[
https://issues.apache.org/jira/browse/LIBCLOUD-269?page=com.atlassian.jira.plugin.system.issuetabpanels:all-tabpanel
]
Tomaz Muraus resolved LIBCLOUD-269.
-----------------------------------
Resolution: Fixed
Assignee: Tomaz Muraus
> Multipart upload for amazon S3
> ------------------------------
>
> Key: LIBCLOUD-269
> URL: https://issues.apache.org/jira/browse/LIBCLOUD-269
> Project: Libcloud
> Issue Type: Improvement
> Components: Storage
> Reporter: Mahendra M
> Assignee: Tomaz Muraus
> Attachments: libcloud-269.diff, libcloud-269.diff
>
>
> This patch adds support for streaming data upload using Amazon's multipart
> upload support as listed in
> (http://docs.amazonwebservices.com/AmazonS3/latest/dev/UsingRESTAPImpUpload.html)

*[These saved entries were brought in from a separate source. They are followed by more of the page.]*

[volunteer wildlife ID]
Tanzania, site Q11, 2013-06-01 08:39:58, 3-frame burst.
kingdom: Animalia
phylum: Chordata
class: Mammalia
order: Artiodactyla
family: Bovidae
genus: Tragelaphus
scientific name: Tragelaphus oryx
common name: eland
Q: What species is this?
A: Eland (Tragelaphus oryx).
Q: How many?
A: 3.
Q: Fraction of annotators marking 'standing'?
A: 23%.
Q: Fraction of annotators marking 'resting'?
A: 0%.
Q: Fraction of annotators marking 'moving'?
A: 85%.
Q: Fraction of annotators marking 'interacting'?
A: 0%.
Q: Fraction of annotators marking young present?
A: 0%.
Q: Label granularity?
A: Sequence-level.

> As per current behaviour, the upload_object_via_stream() API will download
> the entire object in memory, and then upload it to S3. This can turn
> problematic with large files (think HD videos around 4GB). This will be a
> huge hit in performance and memory of the python application.
> With this patch, the API upload_object_via_stream() will use the S3 multipart
> upload feature to upload data in 5MB chunks, thus reducing the overall memory
> impact of the application.
> Design of this feature:
> * The S3StorageDriver() is not used just for Amazon S3. It is subclassed for
> being used with other S3 compliant cloud storage providers like Google
> Storage.
> * The Amazon S3 multipart upload is not (or may not be) supported by other
> storage providers (who will prefer the Chunked upload mechanism)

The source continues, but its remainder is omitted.